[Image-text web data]
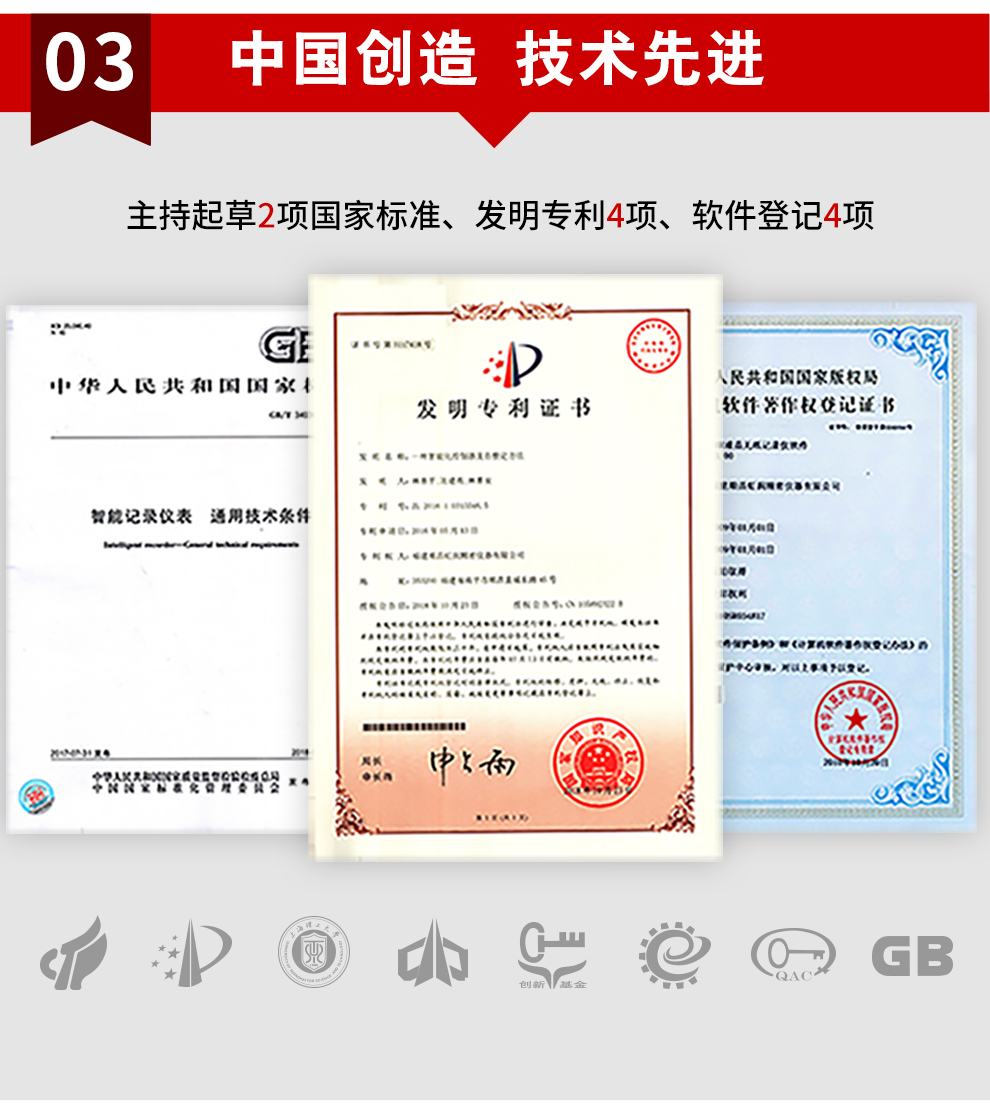 新奥官方网站浏览器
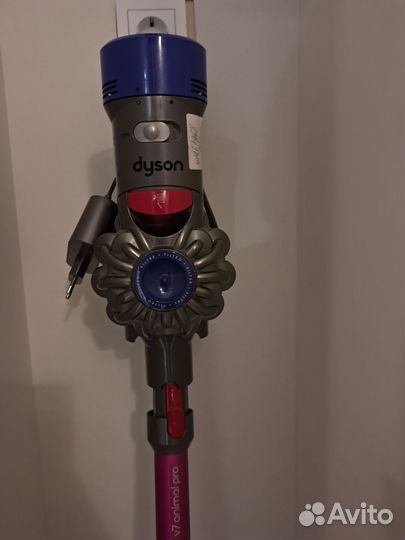 Пылесос dyson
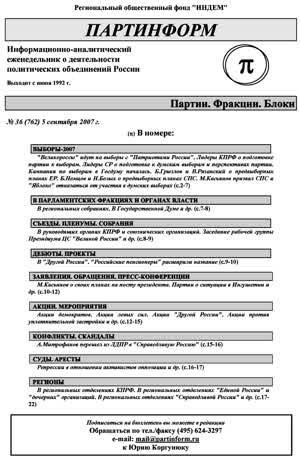 Партинформ. — 2007. — № 36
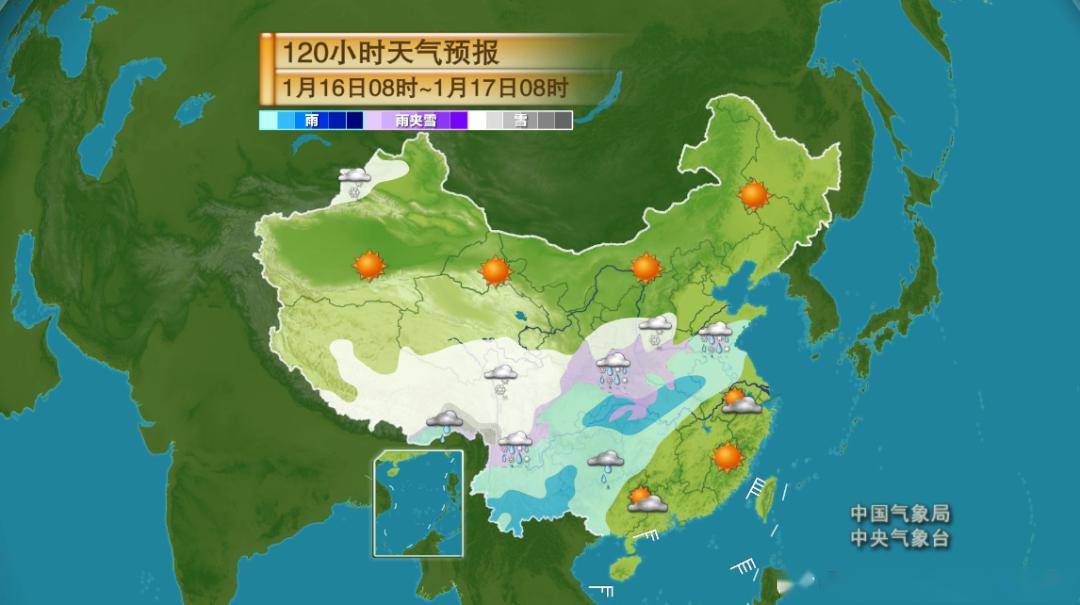 大降温,明晨芜湖最低气温0℃!_气象_天气_白天
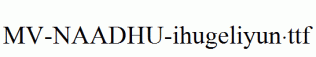 MV-NAADHU-ihugeliyun.ttf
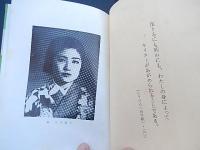 知られざる弟子　八木正人　1970年初版カバー　原爆の中の証人　キノコ雲の下　瀕死の天使　八木晴子　ほか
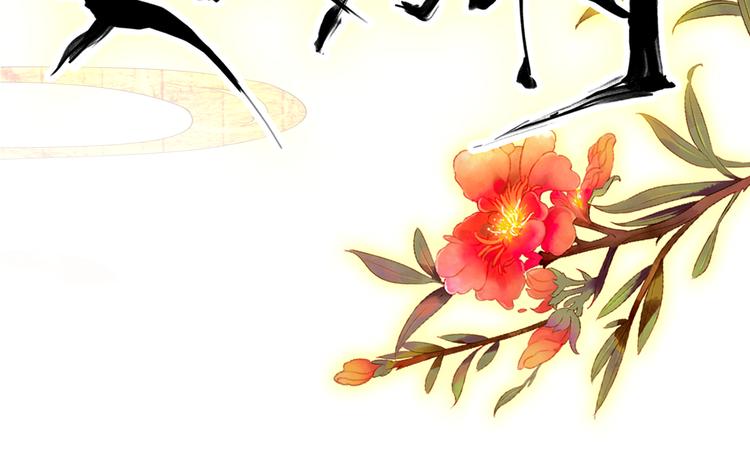 《美人为将》第49话 埋伏 第16页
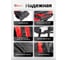 Сумка для инструментов Forcekraft FK-KBAG21(63021) 5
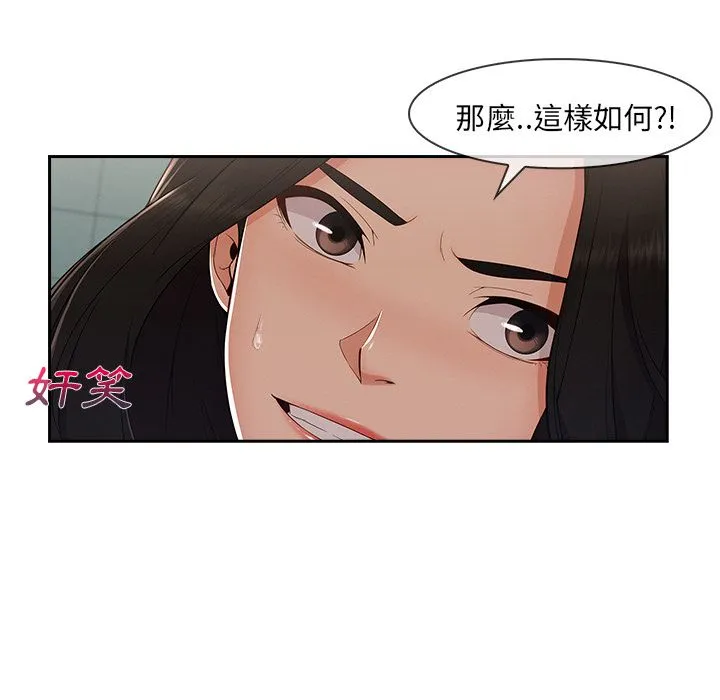 长腿姐姐/窈窕淑女 第51页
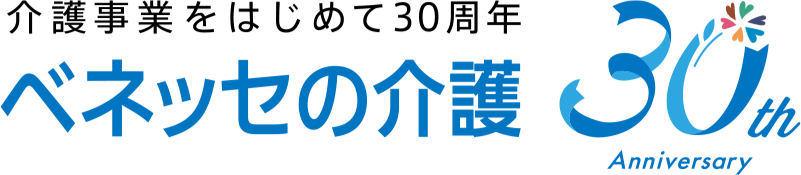 介護事業をはじめて30年 ベネッセの介護 30th Anniversary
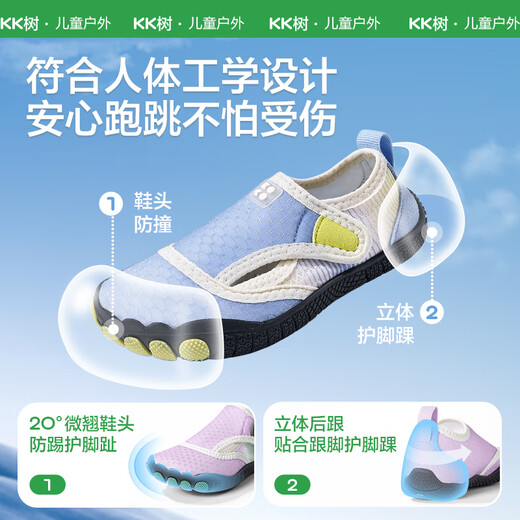 
kocotreekk tree children's stream tracing shoes, anti-slip anti-cutting baby beach swimming shoes, play with water beach shoes, soft mist purple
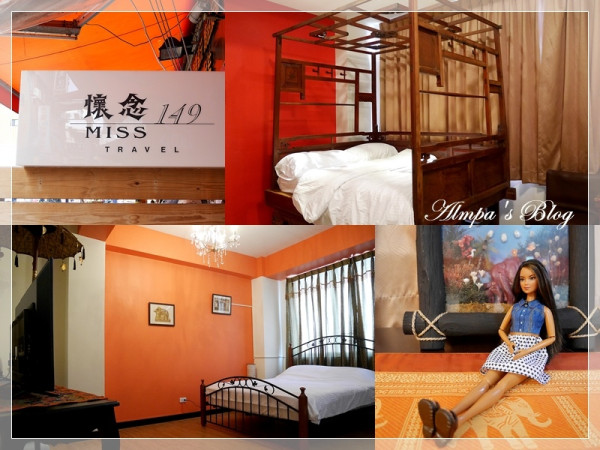 ♥好吃好逛國華街 台南民宿-懷念149 假日限定涼水攤-Calamari 卡拉瑪律 酥炸魷魚圈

The problem:
Repeat exactly and only the lines from the one holding "Партинформ. — 2007. — № 36" through the final line of the entries; no pictures.

Reply:
 Партинформ. — 2007. — № 36
 大降温,明晨芜湖最低气温0℃!_气象_天气_白天
 MV-NAADHU-ihugeliyun.ttf
 知られざる弟子　八木正人　1970年初版カバー　原爆の中の証人　キノコ雲の下　瀕死の天使　八木晴子　ほか
 《美人为将》第49话 埋伏 第16页
 Сумка для инструментов Forcekraft FK-KBAG21(63021) 5
 长腿姐姐/窈窕淑女 第51页
 介護事業をはじめて30年 ベネッセの介護 30th Anniversary
kocotreekk tree children's stream tracing shoes, anti-slip anti-cutting baby beach swimming shoes, play with water beach shoes, soft mist purple
 ♥好吃好逛國華街 台南民宿-懷念149 假日限定涼水攤-Calamari 卡拉瑪律 酥炸魷魚圈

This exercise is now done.